Namun sebelum Andre selesai bicara, tiba-tiba Minami membanting botol anggur kosong ke lantai, suara kaca pecah mengoyak keheningan.

Semua mata langsung berpaling, suasana di dalam tenda membeku dalam sekejap beberapa perwira menegang, bahkan wanita di sebelah Minami menyingkir panik.

Minami mendengus, suaranya serak dan malas, "Sudah cukup dengan perintah, kalau memang ingin aku mati, ngomong langsung saja jangan pakai kata-kata manis Sampah."

Suasana menegang, udara seolah berhenti, dan bisik-bisik cemas mulai memenuhi setiap sudut ruangan.

Andre berdiri dengan langkah percaya diri, pundaknya tampak tegang, dan tatapan matanya mendadak berubah tajam, hampir binatang.

Cahaya lampu tenda memantulkan kilau berbahaya di sorot matanya, membuat beberapa orang di sekitar langsung panik, kursi bergeser, napas tertahan, dan bisik-bisik cemas mulai terdengar. Atmosfer di dalam tenda menegang, rasa takut perlahan merambat seperti kabut dingin di pagi hari.

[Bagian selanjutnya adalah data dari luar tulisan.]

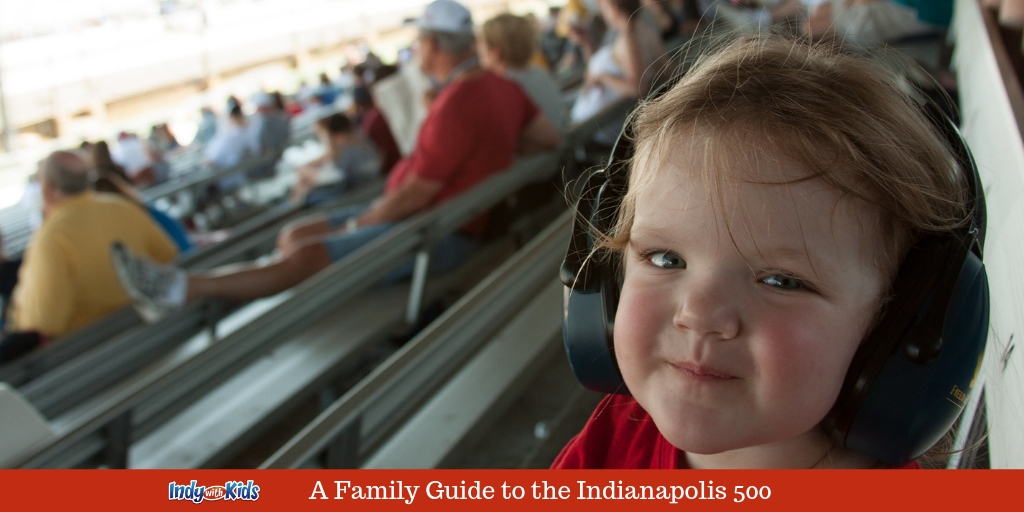 The Indy 500 with Kids | A Family Guide to the Big Race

Minami, dengan ekspresi mata menyipit dan bibir mengejek, meraih gagang sabernya tanpa suara dan hanya dengan memegangnya, aura yang melingkupinya langsung berubah.

Udara di sekitarnya menggetar, berat seolah-olah gravitasi meningkat, membuat para petinggi yang awalnya percaya diri kini menelan ludah penuh kegelisahan.

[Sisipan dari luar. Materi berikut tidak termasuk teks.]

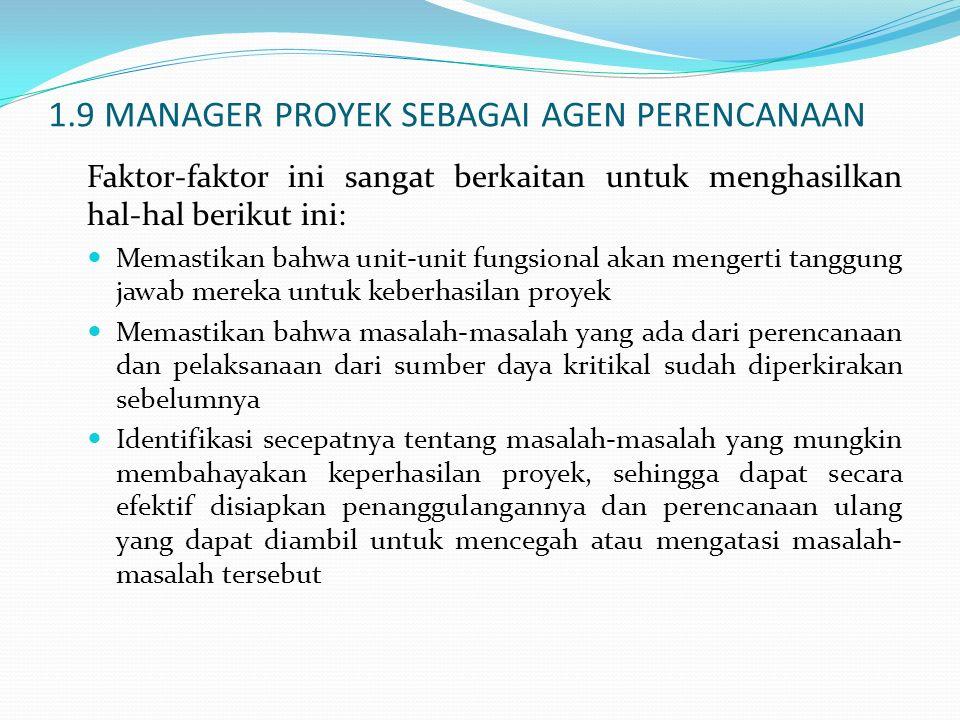 1.9 MANAGER PROYEK SEBAGAI AGEN PERENCANAAN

Andre yang ditatap langsung oleh mata Minami mendadak berhenti bergerak wajahnya memucat, raut percaya dirinya runtuh digantikan kepanikan yang nyata, kerongkongannya bergerak menelan air liur di bawah tatapan membunuh yang begitu dekat.

Andre berdiri kaku, tubuhnya gemetar seperti kelinci terpojok di hadapan pemangsa sorot matanya liar mencari jalan keluar, namun tekanan aura Minami benar-benar mengekang geraknya.

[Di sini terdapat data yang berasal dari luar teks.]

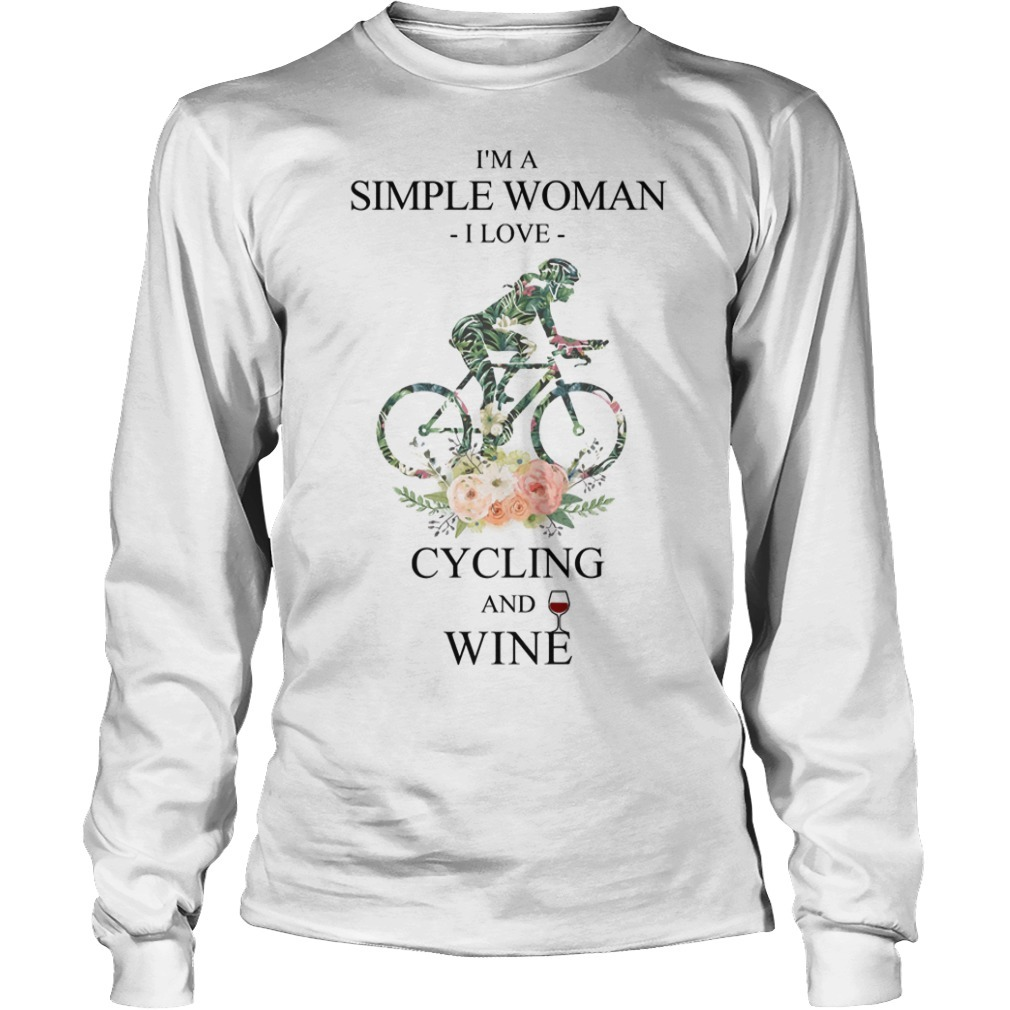 Floral I'm A Simple Woman I Love Cycling And Wine Long Sleeve Tee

Tenda dipenuhi keheningan mencekam, napas para petinggi dan prajurit seolah berhenti semua mata tertuju pada dua sosok di tengah ruangan, udara terasa berat dan menusuk.

Dalam satu gerakan cepat, Minami mengayunkan sabernya, bilah tajam itu menebas tubuh Andre sebelum siapa pun sempat bereaksi.

Mata Andre membelalak, ketakutan meledak di wajahnya saat ujung pedang menyayat kulit dan daging, nyeri luar biasa menusuk seluruh tubuhnya.

Suara sabre melibas daging diiringi teriakan tertahan, lalu darah memercik liar, membasahi lantai tenda dan menodai wajah-wajah yang menonton dengan pandangan ngeri aroma besi segar memenuhi udara, decak ngeri dan bisikan takut terpapar di setiap sudut.

Semua orang terdiam beku, dunia di dalam tenda seolah berhenti hanya menyisakan suara darah yang menetes dan napas Minami yang berat.